Lecture by Kodwo Eshun: Methods of Animating the 2nd Wars of Existence in Kojo Laing’s Achimota City
It is often pointed out that the Africanity in Afrofuturism takes no account of the invention or the production of African futures. That the Afrofuturisms formulated during the 1990s and resurgent in the 21st Century, were and are elaborated as Afrodiasporic projects by practitioners in the UK and the USA. The constraints of Afrofuturism, then and now, therefore obliges continental practitioners to either adapt the term to take account of the specificity of African futures or to invent a new concept capable of grasping the range of contemporary practices across the continent that seek to invent the future.
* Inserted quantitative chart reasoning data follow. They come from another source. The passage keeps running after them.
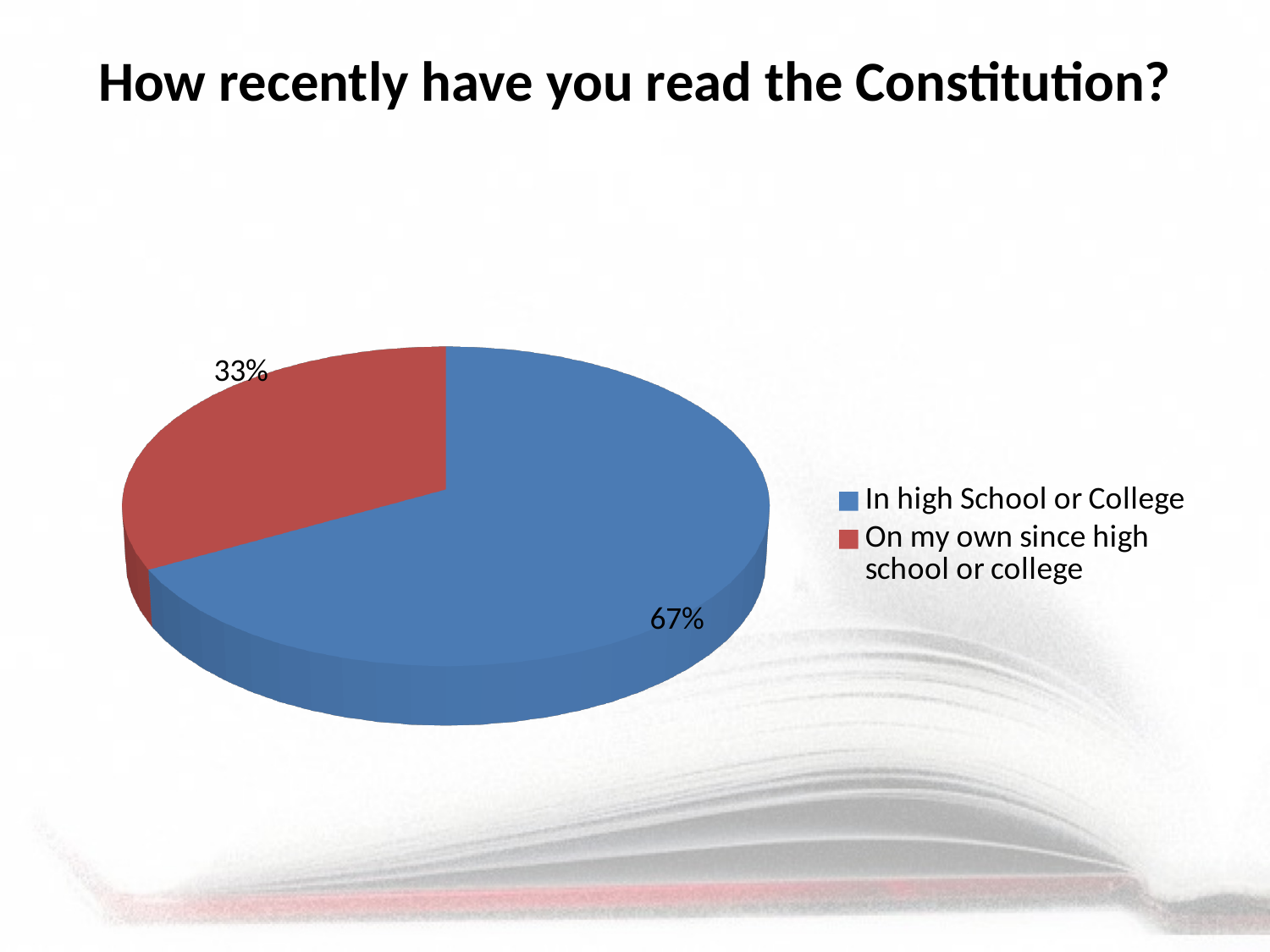
What is the title of the slide? How recently have you read the Constitution? Which category has the largest share of the pie? In high School or College What kind of chart is shown on the slide? Pie chart How many entries does the legend list? 2 How many slices does the pie chart have? 2 What share of the pie does the red slice represent? 33% What percentage of respondents read the Constitution in high school or college? 67% What colour is the slice for 'In high School or College'? Blue What percentage of respondents read the Constitution on their own since high school or college? 33% What is the difference in percentage points between the 'In high School or College' slice and the 'On my own since high school or college' slice? 34 Which category has the smallest share of the pie? On my own since high school or college Which is larger: the share for 'In high School or College' or the share for 'On my own since high school or college'? In high School or College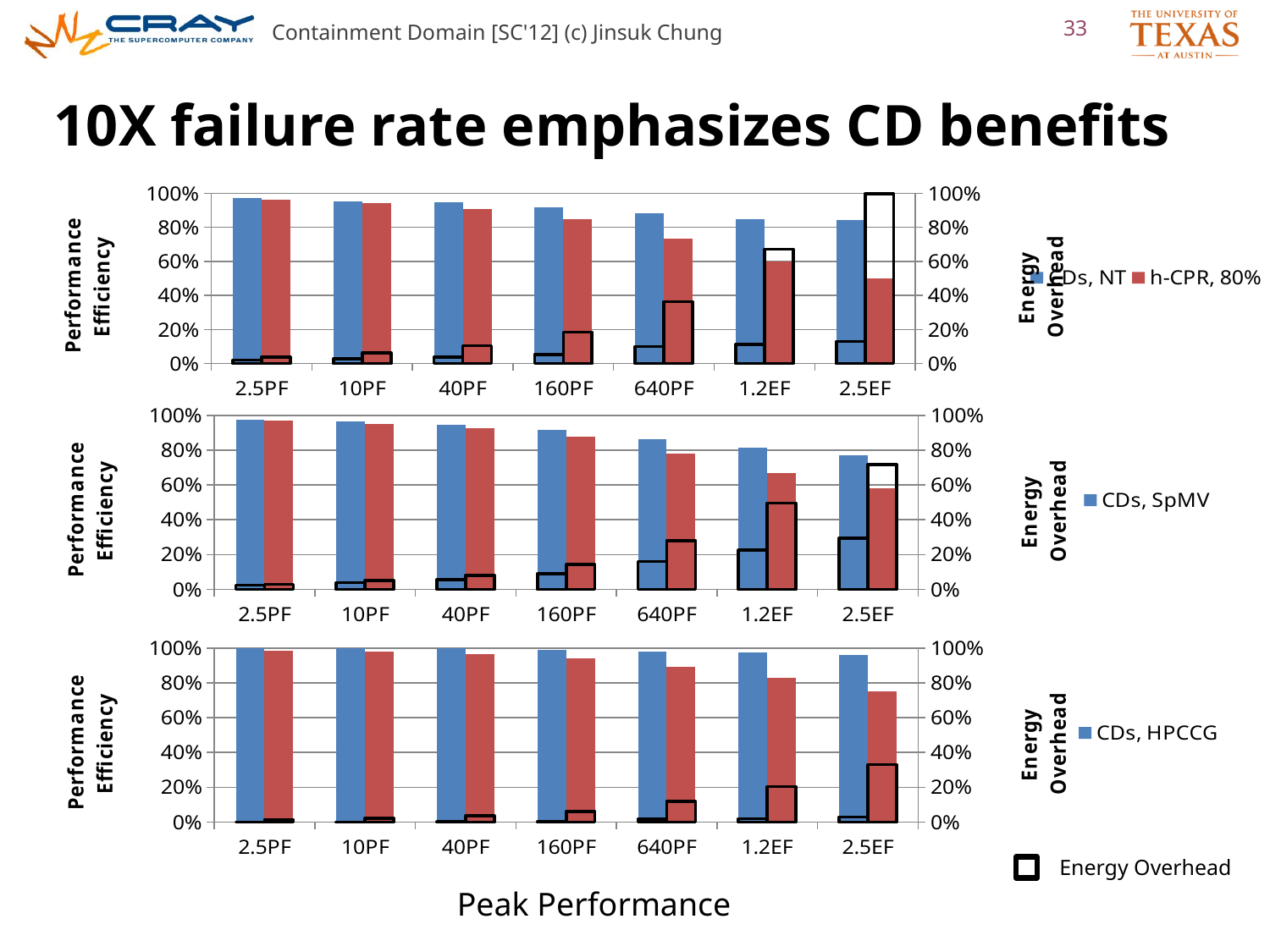
In the top chart (CDs, NT), is the performance efficiency of the CDs bar at 2.5EF greater or less than 80%? greater In the top chart (CDs, NT), is the performance efficiency of the h-CPR, 80% bar at 640PF greater or less than 60%? greater What is the x-axis title shared by the three charts? Peak Performance What kind of chart is the top chart (CDs, NT)? bar chart In the top chart (CDs, NT), which is larger at 2.5EF: the CDs bar or the h-CPR, 80% bar? CDs In the top chart (CDs, NT), at which peak performance is the h-CPR, 80% performance efficiency lowest? 2.5EF How many peak performance categories are shown on the x axis of the bottom chart (CDs, HPCCG)? 7 How many series does the legend of the top chart (CDs, NT) list? 2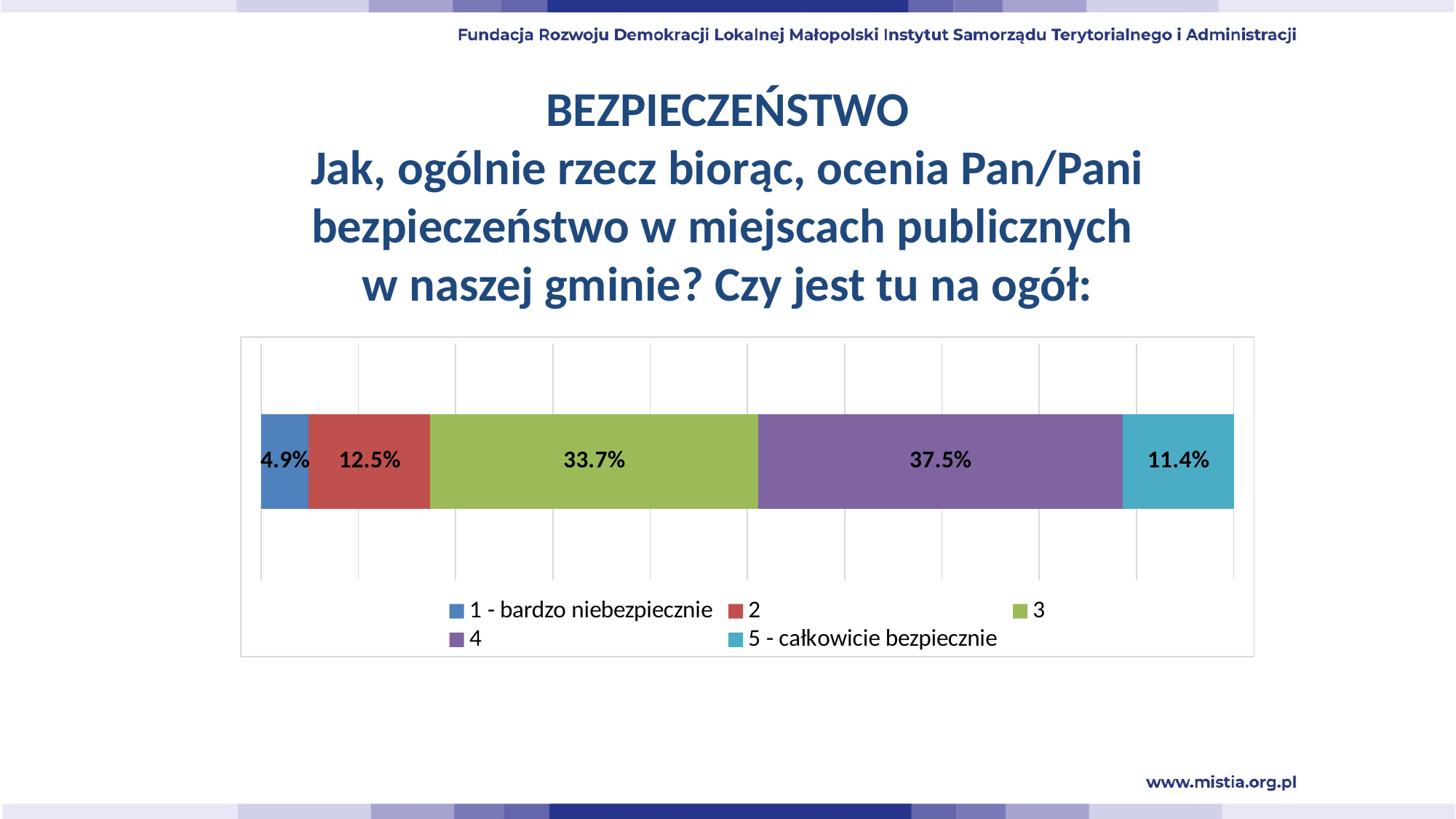
What percentage of respondents chose rating "4"? 37.5% How many series does the legend list? 5 What percentage of respondents chose rating "2"? 12.5% Which rating has the largest share of respondents? 4 What percentage of respondents chose rating "3"? 33.7% Which is larger: the share for rating "2" or the share for "5 - całkowicie bezpiecznie"? 2 What kind of chart is shown on the slide? Stacked bar chart What is the difference between the shares for rating "4" and rating "3"? 3.8% Which rating has the smallest share of respondents? 1 - bardzo niebezpiecznie What percentage of respondents chose "5 - całkowicie bezpiecznie"? 11.4% What is the total of all segments in the stacked bar? 100.0% What percentage of respondents chose "1 - bardzo niebezpiecznie"? 4.9%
Implicit here is the suggestion that the common task of inventing African futures is a task that is still to be achieved. Such a mission, operative at different scales and different media, assumes that there has been little or no African futurisms, African speculations or African science fictions to date. It is this gap between continental and diasporic production, reinterpreted as a generational opportunity, that is now to be repaired and remedied by contemporary practitioners.
This argument, well intentioned as it is, inscribes a belatedness into continental cultural practices. It overlooks the practices already produced within and outside the continent that can indeed be grasped as inventions of the future. It is peculiarly deaf, blind and mute to the complexity of fictions, textual, sonic, political, philosophical, sculptural and painterly, already elaborated across the continent.